══ Excerpt to read

April 7, 2011 at 8:44 AM ET
Carolyn Savage was thrust into the role of surrogate mother when an IVF clinic mistakenly implanted her with another couple's child. She carried that child to term and gave the baby to his biological parents, even though doctors told her it would have to be her last pregnancy. Today, she and her husband announced they're expecting twins through a surrogate -- here, she explains how that surrogate helped her understand her own journey.
By Carolyn Savage, TODAY Moms guest blogger
When we learned two years ago that I was expecting the genetic child of another couple after our fertility clinic made a mistake, my doctor explained to me that if I continued the pregnancy, I was agreeing to be a surrogate for a family I had never met. Prior to that moment, I had never seriously contemplated the concept of third-party reproduction. I had read about celebrities who used surrogacy as a way to bring their children into the world, but Sean and I had three beautiful children. Resorting to a third party to expand our family wasn’t necessary -- that is, until the mistake at our fertility clinic changed everything.
I was apprehensive about my role as a gestational carrier. I felt the terminology used to describe my contribution to this child’s life was off the mark. I was more than a “carrier.” I felt like a mom, nurturing a little boy that I loved more than life. I knew his rightful place was with the people who intended to be his parents when he was conceived, but I rejected the concept that I was merely a conduit for somebody else’s child to enter the world. My internal struggle grew more complicated when we received the medical opinion that my mistaken pregnancy should be my last. After I gave birth, I couldn’t be pregnant again.
The irony of our situation became absurd. I was, in essence, a de facto gestational carrier and as a result, I needed to find someone to become a gestational carrier for our family. It was an overwhelming thought, but thankfully, with the guidance of our very knowledgeable family law attorney, we were able to navigate our way to Jennifer.

════
══ Recorded data

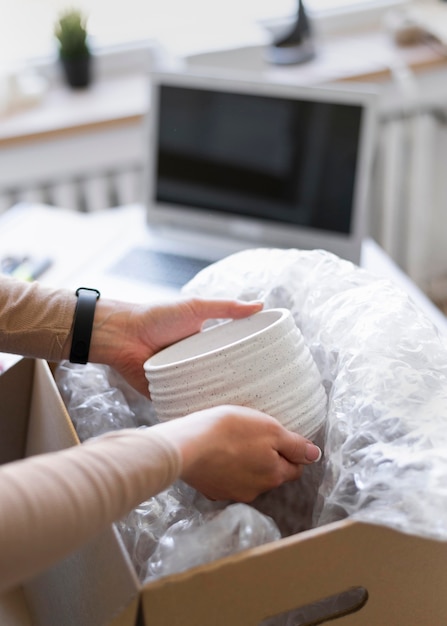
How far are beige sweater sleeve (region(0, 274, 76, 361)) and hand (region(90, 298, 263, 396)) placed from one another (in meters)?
0.04

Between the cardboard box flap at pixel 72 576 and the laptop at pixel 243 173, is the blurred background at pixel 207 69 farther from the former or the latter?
the cardboard box flap at pixel 72 576

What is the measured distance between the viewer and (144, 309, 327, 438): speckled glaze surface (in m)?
0.61

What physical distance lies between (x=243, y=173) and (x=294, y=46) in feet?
2.18

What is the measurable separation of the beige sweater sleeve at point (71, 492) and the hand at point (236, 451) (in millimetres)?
35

════

Apply what you read:
• a. In two sentences, what does the blog post say?
• b. According to the blog post, why did Carolyn Savage and her husband need to find a gestational carrier for their own family? Answer in one to three sentences.

Answers for each item:
• a. After a fertility clinic mistakenly implanted Carolyn Savage with another couple's child, she carried the baby to term and gave him to his biological parents, even though doctors said it would have to be her last pregnancy. She describes feeling like far more than a "carrier" to that child, and then, in an irony she calls absurd, needing a gestational carrier for her own family, whom she found in Jennifer with the help of a family law attorney.

• b. Doctors gave the medical opinion that her mistaken pregnancy should be her last, so after giving birth she could not be pregnant again. Expanding their family therefore meant finding someone else to carry a child for them.